_SET TASK A_
Output as a numbered list everything in the entries from the line containing "Map out where the lamps" down to the last line of the entries, both ends included and blank lines left out.

_TEXT EXCERPT_
╭──
No Italics Necessary: Maps As Catalysts for Exploration

Maps:  They’re Really Invitations…

…each one offering new knowledge.  Or a route to conquer new lands.  Maps get at the fundamental question of “where is this place in relation to everything else I know?”  Or answering the question ‘what do I want?’ in the case of kings (actual and would be, wink, wink, nod, nod) and conquistadors seeking new lands to conquer.

My earliest encounter, as I remember, was with the colorful US state map puzzles in elementary school.  In figuring out the spatial relations of states borders with their identities, geography was revealed. Classroom globes and Nystrom pull-down maps gave me a sense of the scale of place.  It was also around that time when a subscription to the National Geographic magazine introduced maps with their rich colors and cultural details.  I also learned that Greenland is not larger than the African Continent once the Mercator Projection illusion was explained. 

Then came California State Automobile Association maps that guided my fledgling journeys from the nest as a newly licensed driver.
╰──
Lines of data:
╭──
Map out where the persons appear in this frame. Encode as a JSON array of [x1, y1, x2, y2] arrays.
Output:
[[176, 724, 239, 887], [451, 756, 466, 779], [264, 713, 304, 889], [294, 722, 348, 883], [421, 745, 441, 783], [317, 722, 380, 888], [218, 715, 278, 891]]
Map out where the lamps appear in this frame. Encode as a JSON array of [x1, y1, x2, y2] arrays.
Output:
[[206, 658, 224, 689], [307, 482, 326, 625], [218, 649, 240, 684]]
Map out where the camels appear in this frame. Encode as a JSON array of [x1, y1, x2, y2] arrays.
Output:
╰──
_SET TASK B_
Answer these questions from the essay on maps:
(i) What puzzles did the writer encounter in elementary school?
(ii) Whose maps guided the writer's early journeys as a newly licensed driver?
(iii) What landmass turned out not to be larger than the African Continent once the Mercator Projection illusion was explained?

_TASK SOLUTION A_
1. Map out where the lamps appear in this frame. Encode as a JSON array of [x1, y1, x2, y2] arrays.
2. Output:
3. [[206, 658, 224, 689], [307, 482, 326, 625], [218, 649, 240, 684]]
4. Map out where the camels appear in this frame. Encode as a JSON array of [x1, y1, x2, y2] arrays.
5. Output:

_TASK SOLUTION B_
(i) Colorful US state map puzzles.
(ii) The California State Automobile Association's.
(iii) Greenland.